Fossil remains of indeterminate Argyrosomus have been identified from freshwater deposits of the Early Miocene of Germany, and marine deposits from the mid-late Miocene of Libya & Namibia in Africa, suggesting that it was a rather widespread fish even in the past.

==Characteristics==
Argyrosomus meagres have a fairly elongated and moderately compressed body with a dorsal profile that is more convex than the ventral proflle. They have a terminal, slightly oblique mouth with jaws of equal length, or sometimes with a slightly protruding lower jaw. There are 3 pairs of pores and no barbel on the chin. The preoperculum is serrated and the operculum ends in a pair of flattened spines, which are frequently embedded in the skin. They have relatively short pectoral fins and these have a dark fleshy axillary fold at upper end of base of the fin.
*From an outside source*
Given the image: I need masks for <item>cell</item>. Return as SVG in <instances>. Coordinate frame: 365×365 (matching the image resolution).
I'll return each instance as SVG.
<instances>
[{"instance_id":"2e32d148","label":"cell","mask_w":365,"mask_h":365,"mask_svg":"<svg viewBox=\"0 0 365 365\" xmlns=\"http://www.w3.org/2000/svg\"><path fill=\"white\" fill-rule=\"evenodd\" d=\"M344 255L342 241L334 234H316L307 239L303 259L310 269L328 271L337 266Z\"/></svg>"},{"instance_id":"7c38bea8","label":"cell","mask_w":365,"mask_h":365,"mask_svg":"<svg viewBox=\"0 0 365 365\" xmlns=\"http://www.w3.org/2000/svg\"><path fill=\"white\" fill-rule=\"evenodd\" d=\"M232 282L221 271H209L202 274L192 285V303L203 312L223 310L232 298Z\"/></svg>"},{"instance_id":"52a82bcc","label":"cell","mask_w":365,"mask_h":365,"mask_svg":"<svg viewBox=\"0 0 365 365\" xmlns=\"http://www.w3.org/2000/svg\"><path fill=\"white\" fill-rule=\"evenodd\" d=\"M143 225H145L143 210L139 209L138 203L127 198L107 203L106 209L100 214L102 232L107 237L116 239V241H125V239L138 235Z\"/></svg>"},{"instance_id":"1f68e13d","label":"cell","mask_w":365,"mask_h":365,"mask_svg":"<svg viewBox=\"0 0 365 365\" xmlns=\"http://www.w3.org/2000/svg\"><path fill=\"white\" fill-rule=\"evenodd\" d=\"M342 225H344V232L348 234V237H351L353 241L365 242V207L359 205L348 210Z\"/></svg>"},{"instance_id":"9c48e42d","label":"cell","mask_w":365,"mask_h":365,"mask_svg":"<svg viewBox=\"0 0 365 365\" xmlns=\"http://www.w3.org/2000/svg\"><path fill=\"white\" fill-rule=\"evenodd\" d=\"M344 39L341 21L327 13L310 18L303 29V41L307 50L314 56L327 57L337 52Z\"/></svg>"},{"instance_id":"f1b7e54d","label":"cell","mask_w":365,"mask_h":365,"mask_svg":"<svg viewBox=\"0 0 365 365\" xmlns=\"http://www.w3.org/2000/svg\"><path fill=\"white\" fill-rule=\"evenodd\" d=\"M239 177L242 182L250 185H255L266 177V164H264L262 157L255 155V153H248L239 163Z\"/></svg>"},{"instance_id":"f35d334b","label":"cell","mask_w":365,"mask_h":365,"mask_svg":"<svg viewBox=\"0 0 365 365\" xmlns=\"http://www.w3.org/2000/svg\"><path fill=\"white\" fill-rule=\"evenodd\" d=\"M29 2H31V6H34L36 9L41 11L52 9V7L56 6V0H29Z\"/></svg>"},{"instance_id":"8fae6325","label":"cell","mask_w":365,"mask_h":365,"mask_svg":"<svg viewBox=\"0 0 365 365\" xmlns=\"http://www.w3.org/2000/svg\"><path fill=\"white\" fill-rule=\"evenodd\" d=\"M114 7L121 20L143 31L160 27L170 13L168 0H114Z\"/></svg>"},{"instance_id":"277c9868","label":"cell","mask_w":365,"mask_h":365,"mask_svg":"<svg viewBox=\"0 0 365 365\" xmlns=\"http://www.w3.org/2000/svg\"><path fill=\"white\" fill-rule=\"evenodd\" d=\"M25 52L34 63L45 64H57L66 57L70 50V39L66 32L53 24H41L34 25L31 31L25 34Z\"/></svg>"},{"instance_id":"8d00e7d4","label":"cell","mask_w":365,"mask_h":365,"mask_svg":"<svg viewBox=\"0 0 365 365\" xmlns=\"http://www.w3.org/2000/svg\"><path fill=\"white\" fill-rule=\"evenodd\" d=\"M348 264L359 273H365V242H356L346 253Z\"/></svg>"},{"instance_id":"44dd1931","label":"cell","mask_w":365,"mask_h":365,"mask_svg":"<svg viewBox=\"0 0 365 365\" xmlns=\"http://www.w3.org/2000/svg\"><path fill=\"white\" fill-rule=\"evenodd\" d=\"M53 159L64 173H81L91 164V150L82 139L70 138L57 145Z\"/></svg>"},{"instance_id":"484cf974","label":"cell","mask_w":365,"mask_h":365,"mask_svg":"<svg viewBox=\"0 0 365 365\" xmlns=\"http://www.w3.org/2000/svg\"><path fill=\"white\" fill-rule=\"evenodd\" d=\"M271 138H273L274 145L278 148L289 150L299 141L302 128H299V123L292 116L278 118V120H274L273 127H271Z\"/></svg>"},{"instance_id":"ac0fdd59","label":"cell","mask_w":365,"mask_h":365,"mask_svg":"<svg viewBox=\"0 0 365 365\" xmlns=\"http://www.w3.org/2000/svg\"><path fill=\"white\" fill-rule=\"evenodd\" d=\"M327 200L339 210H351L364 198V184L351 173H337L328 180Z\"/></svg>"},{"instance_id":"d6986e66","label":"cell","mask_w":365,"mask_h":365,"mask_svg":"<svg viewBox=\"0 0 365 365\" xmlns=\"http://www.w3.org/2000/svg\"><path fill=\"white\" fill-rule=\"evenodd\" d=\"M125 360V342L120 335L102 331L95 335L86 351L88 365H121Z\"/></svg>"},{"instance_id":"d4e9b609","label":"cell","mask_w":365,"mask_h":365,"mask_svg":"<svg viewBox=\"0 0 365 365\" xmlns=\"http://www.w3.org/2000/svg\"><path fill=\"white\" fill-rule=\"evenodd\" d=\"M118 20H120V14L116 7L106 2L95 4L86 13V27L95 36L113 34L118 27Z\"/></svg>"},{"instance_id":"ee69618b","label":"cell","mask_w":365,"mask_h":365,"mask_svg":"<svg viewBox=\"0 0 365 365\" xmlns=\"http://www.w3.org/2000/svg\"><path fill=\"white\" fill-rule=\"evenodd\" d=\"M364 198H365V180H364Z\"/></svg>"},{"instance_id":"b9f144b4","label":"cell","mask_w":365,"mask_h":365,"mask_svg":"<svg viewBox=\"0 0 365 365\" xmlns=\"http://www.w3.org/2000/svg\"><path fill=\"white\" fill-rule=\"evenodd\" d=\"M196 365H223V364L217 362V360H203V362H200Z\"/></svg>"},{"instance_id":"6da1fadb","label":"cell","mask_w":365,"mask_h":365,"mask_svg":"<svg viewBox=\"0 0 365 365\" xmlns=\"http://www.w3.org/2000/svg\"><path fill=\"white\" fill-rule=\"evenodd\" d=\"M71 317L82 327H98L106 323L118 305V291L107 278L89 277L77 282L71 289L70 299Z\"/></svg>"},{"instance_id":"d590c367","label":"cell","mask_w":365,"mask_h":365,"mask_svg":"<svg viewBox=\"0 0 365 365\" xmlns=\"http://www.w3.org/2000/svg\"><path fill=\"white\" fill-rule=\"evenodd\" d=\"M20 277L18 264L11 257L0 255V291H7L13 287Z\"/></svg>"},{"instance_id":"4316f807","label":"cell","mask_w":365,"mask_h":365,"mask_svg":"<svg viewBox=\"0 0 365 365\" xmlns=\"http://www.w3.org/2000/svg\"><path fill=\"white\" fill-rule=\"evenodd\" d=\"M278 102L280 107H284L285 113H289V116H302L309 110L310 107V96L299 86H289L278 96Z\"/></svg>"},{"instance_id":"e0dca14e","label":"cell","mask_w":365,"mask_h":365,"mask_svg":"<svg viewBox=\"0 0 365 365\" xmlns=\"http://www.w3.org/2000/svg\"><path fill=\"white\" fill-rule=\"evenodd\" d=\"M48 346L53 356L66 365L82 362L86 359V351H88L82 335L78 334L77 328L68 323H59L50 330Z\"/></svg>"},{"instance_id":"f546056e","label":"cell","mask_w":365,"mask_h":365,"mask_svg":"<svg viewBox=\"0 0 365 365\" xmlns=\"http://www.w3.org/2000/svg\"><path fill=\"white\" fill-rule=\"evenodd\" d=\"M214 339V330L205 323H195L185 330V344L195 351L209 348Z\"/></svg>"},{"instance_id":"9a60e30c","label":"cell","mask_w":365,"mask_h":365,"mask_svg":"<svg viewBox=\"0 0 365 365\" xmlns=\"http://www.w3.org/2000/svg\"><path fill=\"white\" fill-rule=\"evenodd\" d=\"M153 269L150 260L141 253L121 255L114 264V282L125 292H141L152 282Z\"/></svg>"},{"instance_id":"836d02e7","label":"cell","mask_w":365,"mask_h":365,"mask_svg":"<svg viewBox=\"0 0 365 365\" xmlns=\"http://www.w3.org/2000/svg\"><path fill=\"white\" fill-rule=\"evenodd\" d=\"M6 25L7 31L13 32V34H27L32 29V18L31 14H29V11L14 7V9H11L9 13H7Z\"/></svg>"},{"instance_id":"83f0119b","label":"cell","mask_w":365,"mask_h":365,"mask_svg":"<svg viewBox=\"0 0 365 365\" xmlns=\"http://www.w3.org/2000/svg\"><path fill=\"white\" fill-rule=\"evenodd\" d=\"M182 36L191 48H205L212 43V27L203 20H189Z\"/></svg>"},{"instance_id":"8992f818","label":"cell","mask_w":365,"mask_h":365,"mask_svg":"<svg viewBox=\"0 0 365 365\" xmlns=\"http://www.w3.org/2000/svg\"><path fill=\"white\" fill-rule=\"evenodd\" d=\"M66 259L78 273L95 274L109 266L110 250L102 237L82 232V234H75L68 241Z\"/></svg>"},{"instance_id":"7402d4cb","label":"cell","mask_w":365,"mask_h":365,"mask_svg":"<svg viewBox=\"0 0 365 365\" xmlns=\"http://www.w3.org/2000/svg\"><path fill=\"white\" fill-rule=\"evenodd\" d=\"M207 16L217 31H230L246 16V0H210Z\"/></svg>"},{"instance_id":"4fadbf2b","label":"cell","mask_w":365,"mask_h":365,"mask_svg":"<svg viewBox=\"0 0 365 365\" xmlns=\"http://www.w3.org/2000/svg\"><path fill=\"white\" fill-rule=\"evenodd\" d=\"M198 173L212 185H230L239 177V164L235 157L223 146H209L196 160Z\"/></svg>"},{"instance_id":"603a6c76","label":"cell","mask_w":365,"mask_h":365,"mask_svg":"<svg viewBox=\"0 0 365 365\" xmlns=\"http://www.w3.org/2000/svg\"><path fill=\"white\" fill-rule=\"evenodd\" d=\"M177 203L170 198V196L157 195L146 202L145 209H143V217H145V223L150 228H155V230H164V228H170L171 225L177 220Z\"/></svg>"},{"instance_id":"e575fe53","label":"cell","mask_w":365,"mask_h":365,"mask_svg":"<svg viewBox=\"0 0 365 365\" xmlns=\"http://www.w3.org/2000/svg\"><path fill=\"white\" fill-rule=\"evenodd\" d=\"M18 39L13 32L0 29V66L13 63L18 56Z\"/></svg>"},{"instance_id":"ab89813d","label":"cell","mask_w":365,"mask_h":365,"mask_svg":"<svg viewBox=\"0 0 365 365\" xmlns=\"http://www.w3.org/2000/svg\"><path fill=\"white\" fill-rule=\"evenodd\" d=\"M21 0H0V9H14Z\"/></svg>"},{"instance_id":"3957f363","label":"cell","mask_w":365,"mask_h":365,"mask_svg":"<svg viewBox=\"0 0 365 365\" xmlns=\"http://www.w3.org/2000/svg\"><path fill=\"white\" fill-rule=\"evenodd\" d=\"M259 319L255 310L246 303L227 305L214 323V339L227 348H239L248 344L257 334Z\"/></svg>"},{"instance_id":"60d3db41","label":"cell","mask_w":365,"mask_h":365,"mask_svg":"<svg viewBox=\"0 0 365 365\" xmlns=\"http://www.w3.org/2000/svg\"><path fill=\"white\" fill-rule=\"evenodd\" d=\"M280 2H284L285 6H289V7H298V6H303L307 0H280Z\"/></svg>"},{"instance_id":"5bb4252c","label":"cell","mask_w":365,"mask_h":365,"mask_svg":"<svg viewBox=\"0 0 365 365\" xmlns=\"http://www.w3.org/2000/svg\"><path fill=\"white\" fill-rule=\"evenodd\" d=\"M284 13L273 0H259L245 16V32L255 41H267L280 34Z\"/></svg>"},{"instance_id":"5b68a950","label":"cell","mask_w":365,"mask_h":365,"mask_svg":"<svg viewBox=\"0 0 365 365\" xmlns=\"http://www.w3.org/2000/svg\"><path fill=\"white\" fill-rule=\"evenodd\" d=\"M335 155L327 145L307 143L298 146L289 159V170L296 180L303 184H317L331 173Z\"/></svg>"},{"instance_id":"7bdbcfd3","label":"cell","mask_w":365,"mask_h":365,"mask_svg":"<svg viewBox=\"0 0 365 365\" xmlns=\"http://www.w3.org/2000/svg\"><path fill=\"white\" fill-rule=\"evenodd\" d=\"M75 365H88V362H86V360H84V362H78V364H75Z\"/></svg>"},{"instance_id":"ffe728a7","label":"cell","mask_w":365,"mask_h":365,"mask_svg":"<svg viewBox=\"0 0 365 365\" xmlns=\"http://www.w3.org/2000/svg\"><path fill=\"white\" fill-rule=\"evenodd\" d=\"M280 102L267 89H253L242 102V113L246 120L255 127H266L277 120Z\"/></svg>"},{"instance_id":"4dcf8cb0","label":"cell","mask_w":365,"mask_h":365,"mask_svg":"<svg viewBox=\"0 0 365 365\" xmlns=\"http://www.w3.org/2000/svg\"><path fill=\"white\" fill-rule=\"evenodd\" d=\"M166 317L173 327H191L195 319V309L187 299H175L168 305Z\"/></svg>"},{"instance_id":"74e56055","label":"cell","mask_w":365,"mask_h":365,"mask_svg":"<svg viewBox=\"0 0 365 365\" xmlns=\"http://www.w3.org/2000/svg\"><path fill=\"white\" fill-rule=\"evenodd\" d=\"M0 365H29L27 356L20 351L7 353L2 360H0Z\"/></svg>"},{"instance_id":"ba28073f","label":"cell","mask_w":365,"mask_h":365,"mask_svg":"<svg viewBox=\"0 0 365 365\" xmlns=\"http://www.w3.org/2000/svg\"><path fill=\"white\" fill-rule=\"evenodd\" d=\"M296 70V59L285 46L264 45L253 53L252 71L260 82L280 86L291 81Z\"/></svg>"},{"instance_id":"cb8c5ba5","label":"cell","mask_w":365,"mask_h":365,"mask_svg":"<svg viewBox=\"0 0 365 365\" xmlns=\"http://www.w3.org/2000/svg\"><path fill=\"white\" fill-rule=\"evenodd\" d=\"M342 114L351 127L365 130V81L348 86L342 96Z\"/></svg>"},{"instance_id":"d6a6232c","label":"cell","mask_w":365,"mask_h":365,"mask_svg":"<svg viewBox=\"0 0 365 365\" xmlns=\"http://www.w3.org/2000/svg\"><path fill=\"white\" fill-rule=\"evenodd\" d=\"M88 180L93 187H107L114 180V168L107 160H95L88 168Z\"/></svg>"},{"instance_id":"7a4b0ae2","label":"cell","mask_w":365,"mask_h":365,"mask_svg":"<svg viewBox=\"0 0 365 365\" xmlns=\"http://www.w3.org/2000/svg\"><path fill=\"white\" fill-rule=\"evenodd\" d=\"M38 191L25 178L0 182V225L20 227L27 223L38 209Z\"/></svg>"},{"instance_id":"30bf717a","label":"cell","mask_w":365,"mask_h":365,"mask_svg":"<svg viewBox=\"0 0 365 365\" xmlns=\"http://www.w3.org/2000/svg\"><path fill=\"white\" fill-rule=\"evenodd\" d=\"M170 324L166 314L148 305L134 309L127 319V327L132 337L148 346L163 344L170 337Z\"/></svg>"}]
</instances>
The caudal fin is ponted in small juveniles and may be S-shaped, rhomboid, rounded in young and adult fish. There are between 47 and 53 scales in the lateral line, typically 51. The tubules in the lateral line are tree-shaped and the scales extend to the end of the caudal fin. Both sexes may have drumming muscles around the swim bladder. These are large fishes with the, largest, the meagre (A. regius) attaining a maximum published total length of 230 cm.

==Distribution==
Argyrosomus meagres are found in the eastern Atlantic, Indian and Western Pacific Oceans. Some species are known to enter freshwater, which appears to have been a longstanding trait of the genus.